Tuvalu - The present of future climate refugees


  • Photographer
    Radu Buema
  • Prize
    Honorable Mention
  • Date of Photograph
    25-02-20155-02-2015
  • Technical Info
    Canon FF + 35 f1.4 Prime

The photo-series I have submitted is part of a larger body of work concentrating on climate change adaptation efforts and the inherent paradigm shifts it produces in the affected areas. It's focus is on Tuvalu's young generations that confronted with an increased flow of information regarding climate change, are seeing their dreams colliding with tuvaluan society's needs for survival. Photo 1: The storm is coming Photo 2: Pondering Photo 3: Tidal interpreter Photo 4: We're OK Photo 5: The ship has docked

Story

The forefront of climate change adaptation - Tuvalu.

Caught between the need to channel foreign aid into the country and maintaining social and cultural cohesion, as climate change reality is enforced as the general/multi-purpose lens for interpreting daily interactions, the tuvaluan society is experiencing a fast-flowing mix of propaganda, veiled guidelines and interest-based popular wisdom proxies, stamping very heavy points on the collective conscience of a rather short-term mindset population, that might not be able to fully assume and instrument a paradigm shift to ensure it’s long-term social and cultural survival.

A full fledged soft power battlefield that; from the educational and cultural influence of Fiji and Taiwan to the stamping, marking or in-your-face sign posting of European Union or Australian Aid flags and message boards on the daily life sustaining or emergency systems all around Tuvalu’s main island; along with the free-flow of information allowed by increased internet availability and mobile technology permeatting through society, is setting up a possibly irreconcilable gap between the young generations dreams and the establishment's needs.

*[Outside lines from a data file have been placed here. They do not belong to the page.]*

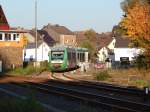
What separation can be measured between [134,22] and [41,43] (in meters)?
74.8

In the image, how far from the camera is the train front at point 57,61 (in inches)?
2212

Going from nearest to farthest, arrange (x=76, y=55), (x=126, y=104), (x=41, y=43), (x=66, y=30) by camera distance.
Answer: (x=126, y=104) < (x=76, y=55) < (x=41, y=43) < (x=66, y=30)

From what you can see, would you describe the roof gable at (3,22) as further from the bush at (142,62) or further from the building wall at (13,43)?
the bush at (142,62)

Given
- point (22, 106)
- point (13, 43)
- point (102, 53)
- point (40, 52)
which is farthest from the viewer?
point (102, 53)

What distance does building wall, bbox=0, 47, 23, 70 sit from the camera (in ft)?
224

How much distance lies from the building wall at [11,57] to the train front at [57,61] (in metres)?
10.8

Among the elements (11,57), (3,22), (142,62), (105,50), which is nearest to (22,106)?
(142,62)

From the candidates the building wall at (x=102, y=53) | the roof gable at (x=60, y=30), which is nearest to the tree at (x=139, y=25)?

The above photo-essay represents the start of long-term effort to document paradigm shifts caused by climate change adaptation around the globe, with a focus, at the moment, on the pacific island nations.

An early look at what might be the case, for more than 100 million people this century, as scientific consensus on climate change and social scientists are coining the "climate refugee" term as probably one of the headliners of the 21st century.